親族の特権
その日の夜。
楽進は城内にある一室を自分の部屋として使っていた。
楽進は席に座りながら、城内が描かれた図を見ていた。
その図を見つつ、何処に兵を配置するか考えてたが、何処か浮かない顔をしていた。
(張遼は出撃し、わたしは守るか・・・・・・)
曹操が挙兵した頃から仕え、先鋒を任される事が多かった楽進は自分に比べて仕えて日が浅い張遼が出撃できて、自分が出撃が出来ない事の方が不満であった。

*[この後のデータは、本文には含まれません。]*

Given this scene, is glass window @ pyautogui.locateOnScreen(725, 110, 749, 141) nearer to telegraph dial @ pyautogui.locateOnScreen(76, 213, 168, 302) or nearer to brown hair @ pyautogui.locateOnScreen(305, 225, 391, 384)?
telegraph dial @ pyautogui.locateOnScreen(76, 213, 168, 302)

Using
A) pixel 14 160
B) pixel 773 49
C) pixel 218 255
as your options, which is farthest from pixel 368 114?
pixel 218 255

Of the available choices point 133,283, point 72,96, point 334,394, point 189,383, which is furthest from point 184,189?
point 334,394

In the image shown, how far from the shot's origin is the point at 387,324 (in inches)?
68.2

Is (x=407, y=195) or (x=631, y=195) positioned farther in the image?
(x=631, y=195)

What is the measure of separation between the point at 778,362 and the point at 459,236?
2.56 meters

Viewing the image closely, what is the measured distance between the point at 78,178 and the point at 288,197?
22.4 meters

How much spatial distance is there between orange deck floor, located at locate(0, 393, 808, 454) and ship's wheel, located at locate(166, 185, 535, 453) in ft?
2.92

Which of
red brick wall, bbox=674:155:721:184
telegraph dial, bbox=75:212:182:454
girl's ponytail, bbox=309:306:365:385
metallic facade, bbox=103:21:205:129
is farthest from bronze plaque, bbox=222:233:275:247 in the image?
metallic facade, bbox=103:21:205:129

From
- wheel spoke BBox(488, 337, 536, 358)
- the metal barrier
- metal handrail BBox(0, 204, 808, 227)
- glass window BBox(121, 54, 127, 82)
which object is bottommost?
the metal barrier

顔にこそ出さなかったが、腹の内では不満が渦巻いていた。
そう図を見ていると、部屋に誰かが近づく足音が聞こえて来た。
足音を聞くなり楽進は部屋の入り口に目を向けた。
「誰かいるのか?」
入り口の方に声を掛けると、直ぐに返事が届いた。
「わたしだ。劉馥だ」
「おお、劉刺史でしたかっ」
部屋に来たのが劉馥だと分かると、楽進は慌てて立ち上がった。
程なく、劉馥が部屋に入ると楽進は頭を下げた。
「楽にせよ。突然来て済まないな」
「いえ、それで何用で参ったのですか?」
劉馥が席に座ると、楽進も腰を下ろした。
「其方に話があって来たのだ」
そう言って劉馥は手を叩いた。
すると、部屋の外に控えていた者達が一礼し部屋に入って来た。
その者達が手には、膳を持っていた。
楽進達の前に膳が置かれると、膳には皿が置かれていた。
皿に乗っているのは、淡い黄色い布のような物が三角形の形にして置かれていた。
「これを摘みながら、話でもしようではないか」
「はぁ、ちなみこれは何なのですか?」
楽進は三角形の物を見つつ尋ねた。
「お主は古株と聞いている。わたしの甥の事は知っておるだろう」
「はい。確か、曹陳留侯の叔父だとか」
「そうだ。わたしの姉はもう亡くなったが、丞相に嫁いで曹陳留侯を生んだのだ。その関係だからなのか、甥から時折文やら色々な物を送ってくれてなが届いてな。その文に揚州でも作れる料理の作り方が書かれている物があってな。それがその内の一つで可麗餅というらしい」
「はぁ、そうですか。では」
楽進は可麗餅を手で持って、口へと運んだ。
一口噛んでみると、布のような生地が良く焼かれている様でパリッとしていた。
だが、特に甘味など感じず素朴な味だと思い食べ進めていくと。
「・・・っ⁉」
楽進は目を丸くした。
可麗餅を食べ進めていくと、突然甘味が襲い掛かって来た。
噛むとシャリとした食感と共に襲い来る甘味と何かの脂と、塩味も感じられた。
甘くて塩辛いという不意打ちを食らい、楽進は驚きを隠せなかった。
「・・・驚きました。この布のような物を食べ進めていくと、甘味と塩味を同時に感じる事ができるとなんて」
「驚いたであろう? わたしも最初料理人に作らせて食べた時は驚いたものだ。これはな、可麗餅の内側に乳酪と砂糖を塗っているのだ」
「成程。これは乳酪も入っているのですか。しかし、わたしが知っている砂糖と味が違うような」
楽進の記憶の中では、砂糖はこんなにあっさりした味では無かったような気がした。
「その砂糖は曹陳留侯が送ってくれたものなのだ。何でも、砂糖を精製すると白くなり、こんなにあっさりとした味になるそうだ」
「それは知りませんでした・・・・・・」
劉馥の話を聞きながら、楽進は感心しながら可麗餅を食べていた。
劉馥も食べつつ、可麗餅を見た。
「この可麗餅は小麦粉、砂糖、卵、牛の乳を混ぜて焼いて作られた物だ」
「はぁ、そうなのですか」
「そうだ。もし、今言った材料を混ぜねば、この料理にならなかったであろう。戦も然りだ。不満などを捨てて手を取り合って共に戦うべきではないか?」
劉馥がそう言うのを聞いた楽進はようやく劉馥が自分の元に来た理由が分かった。
(いがみ合う事はせず協力しろ、か・・・・・・)
楽進は可麗餅を食べ終え、咀嚼した後、口を開いた。
「・・・・・・味方でいがみ合っていれば勝てる戦も勝てませんからな。承知した」
楽進が従うというのを聞いて、劉馥は安堵の表情を浮かべた。
「わたしは良いが。問題は李典の方だな」
「うむ。親族が張遼率いる部隊に敗れて戦死したと聞いているからな。そちらも直ぐに説得する」
劉馥は話す事を終わったとばかりに、一礼し部屋を後にした。